* _What is required_
Write out the text below on becoming perfect, word for word and in full.

* _Source extract_
How to become perfect for profit & pleasure

 

 

 

 

Left side created for WikiHow (1.4.2007)                                                                                       

Introduction

 

The New Oxford Dictionary naively (1) mis-defines ‘perfect’ as: ‘having all the required or desirable elements, qualities, or characteristics; as good as it is possible to be.’ Discrete analysis (2) reveals that the NOD does not actually define the word ‘perfect’ but describes vaguely some selected after-effects of the achievement of perfection. The word ‘perfect’ is derived from Latin perfectus, ‘completed’, from the verb perficere, from per- ‘through completely’ + ficere ‘do’. A function (i.e. any 1 of n) is perfect when done, completed, ended.(3)(4) Before a function is done it is still un-done, hence not done, consequently, imperfect. Once a process (for instance a life) is done/ended it’s no longer a (living) process but a dead (i.e. lifeless, deathless) fact.(5) Therefore, the term ‘perfect’, meaning ‘done,’ actually means: (interaction, hence action) dead.(6)

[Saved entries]
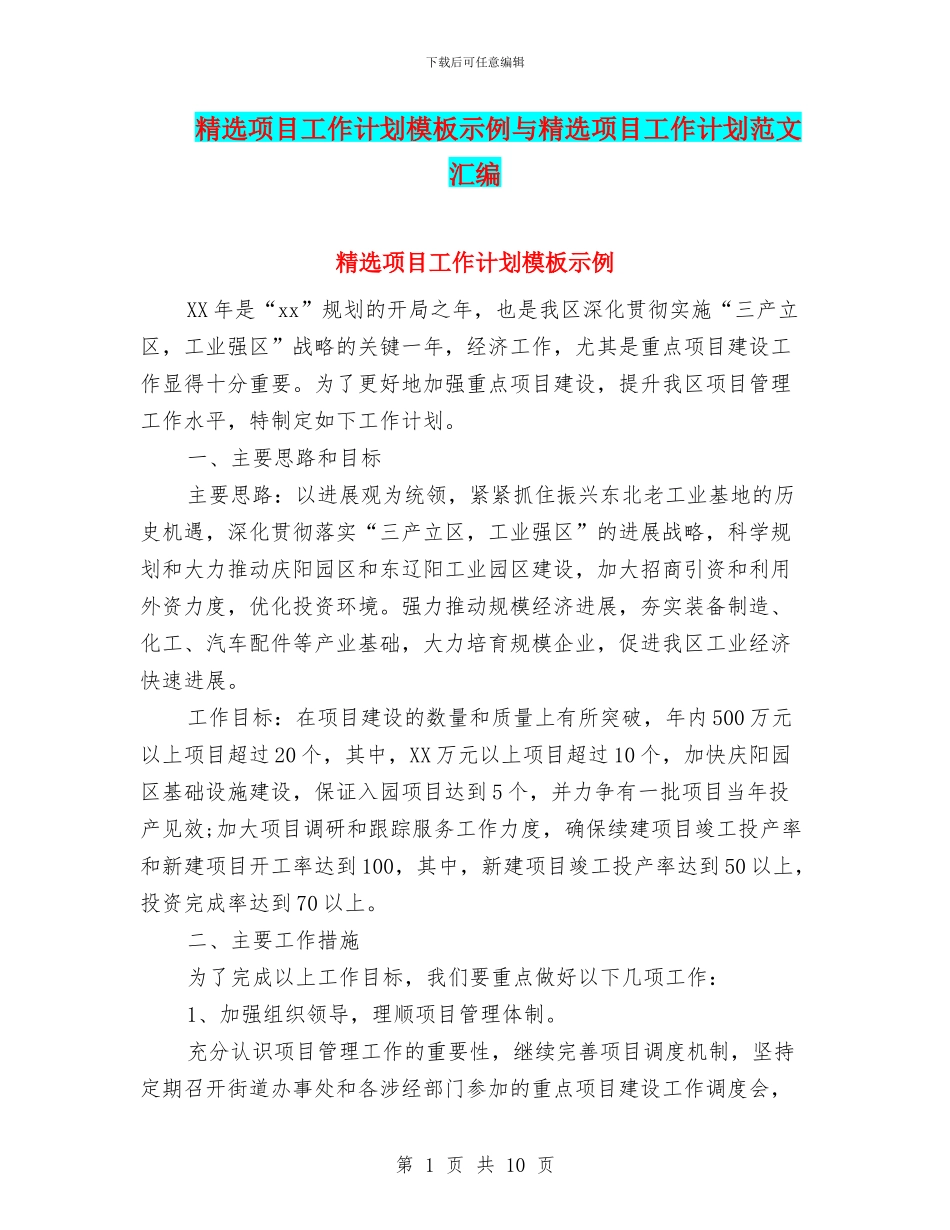 下载后可任意编辑

精选项目工作计划模板示例与精选项目工作计划范文汇编

精选项目工作计划模板示例

XX年是“xx”规划的开局之年，也是我区深化贯彻实施“三产立区，工业强区”战略的关键一年，经济工作，尤其是重点项目建设工作显得十分重要。为了更好地加强重点项目建设，提升我区项目管理工作水平，特制定如下工作计划。

一、主要思路和目标

主要思路：以进展观为统领，紧紧抓住振兴东北老工业基地的历史机遇，深化贯彻落实“三产立区，工业强区”的进展战略，科学规划和大力推动庆阳园区和东辽阳工业园区建设，加大招商引资和利用外资力度，优化投资环境。强力推动规模经济进展，夯实装备制造、化工、汽车配件等产业基础，大力培育规模企业，促进我区工业经济快速进展。

工作目标：在项目建设的数量和质量上有所突破，年内500万元以上项目超过20个，其中，XX万元以上项目超过10个，加快庆阳园区基础设施建设，保证入园项目达到5个，并力争有一批项目当年投产见效;加大项目调研和跟踪服务工作力度，确保续建项目竣工投产率和新建项目开工率达到100，其中，新建项目竣工投产率达到50以上，投资完成率达到70以上。

二、主要工作措施

为了完成以上工作目标，我们要重点做好以下几项工作：

1、加强组织领导，理顺项目管理体制。

充分认识项目管理工作的重要性，继续完善项目调度机制，坚持定期召开街道办事处和各涉经部门参加的重点项目建设工作调度会，

第 1 页 共 10 页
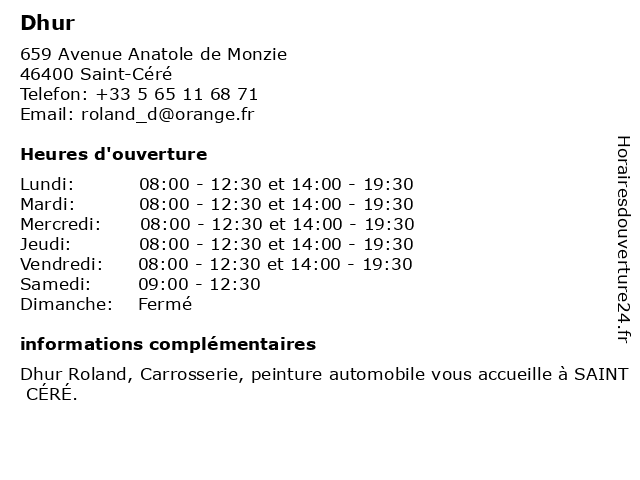 Dhur

659 Avenue Anatole de Monzie
46400 Saint-Céré
Telefon: +33 5 65 11 68 71
Email: roland_d@orange.fr

Heures d'ouverture

Lundi: 08:00 - 12:30 et 14:00 - 19:30
Mardi: 08:00 - 12:30 et 14:00 - 19:30
Mercredi: 08:00 - 12:30 et 14:00 - 19:30
Jeudi: 08:00 - 12:30 et 14:00 - 19:30
Vendredi: 08:00 - 12:30 et 14:00 - 19:30
Samedi: 09:00 - 12:30
Dimanche: Fermé

informations complémentaires

Dhur Roland, Carrosserie, peinture automobile vous accueille à SAINT CÉRÉ.

Horairesdouverture24.fr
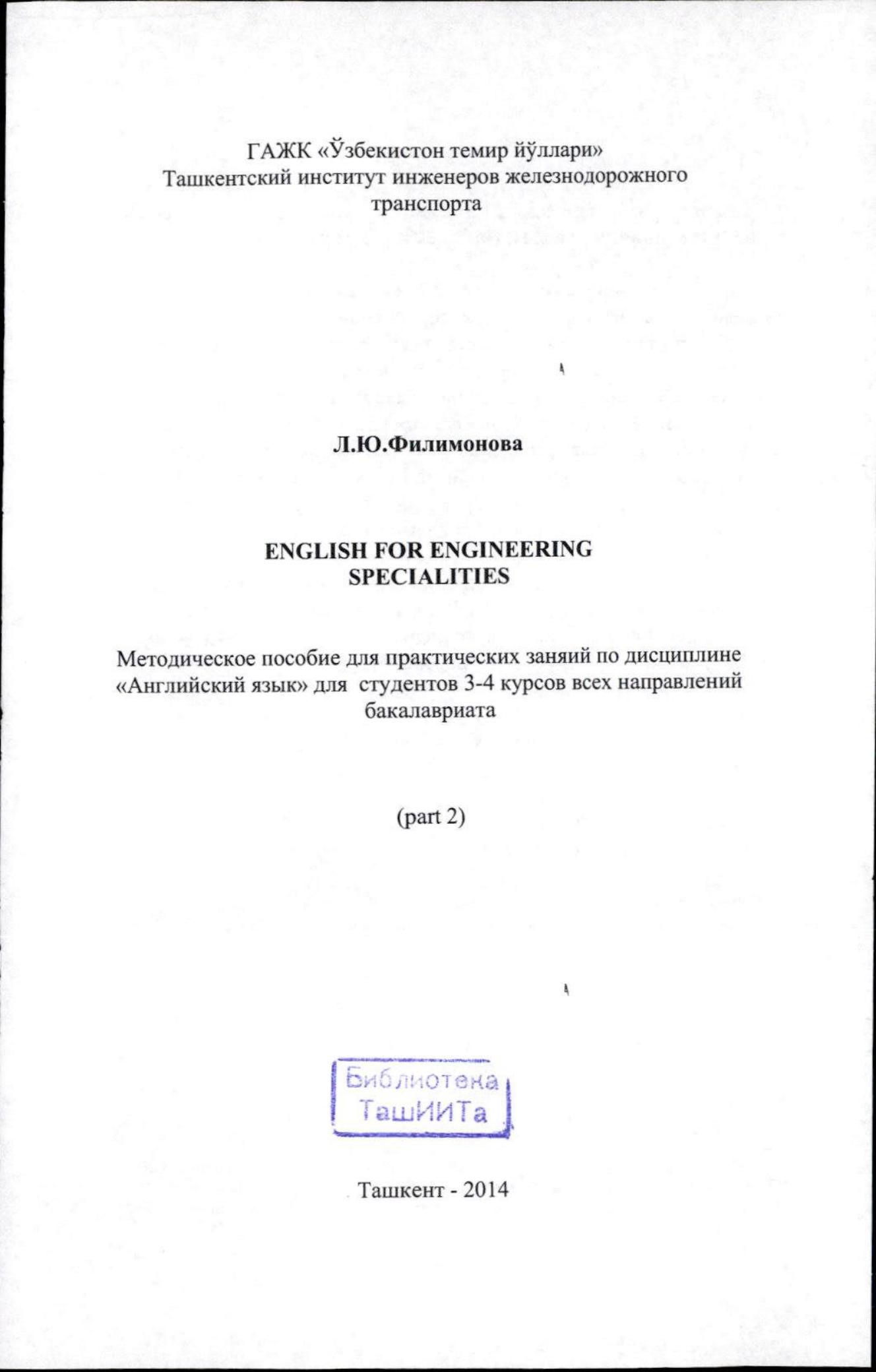 ГАЖК «Ўзбекистон темир йўллари»
Ташкентский институт инженеров железнодорожного транспорта

Л.Ю.Филимонова

ENGLISH FOR ENGINEERING SPECIALITIES

Методическое пособие для практических заняий по дисциплине «Английский язык» для студентов 3-4 курсов всех направлений бакалавриата

(part 2)

Библиотека ТашИИТа

Ташкент - 2014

* _Response box_
How to become perfect for profit & pleasure

 

 

 

 

Left side created for WikiHow (1.4.2007)                                                                                       

Introduction

 

The New Oxford Dictionary naively (1) mis-defines ‘perfect’ as: ‘having all the required or desirable elements, qualities, or characteristics; as good as it is possible to be.’ Discrete analysis (2) reveals that the NOD does not actually define the word ‘perfect’ but describes vaguely some selected after-effects of the achievement of perfection. The word ‘perfect’ is derived from Latin perfectus, ‘completed’, from the verb perficere, from per- ‘through completely’ + ficere ‘do’. A function (i.e. any 1 of n) is perfect when done, completed, ended.(3)(4) Before a function is done it is still un-done, hence not done, consequently, imperfect. Once a process (for instance a life) is done/ended it’s no longer a (living) process but a dead (i.e. lifeless, deathless) fact.(5) Therefore, the term ‘perfect’, meaning ‘done,’ actually means: (interaction, hence action) dead.(6)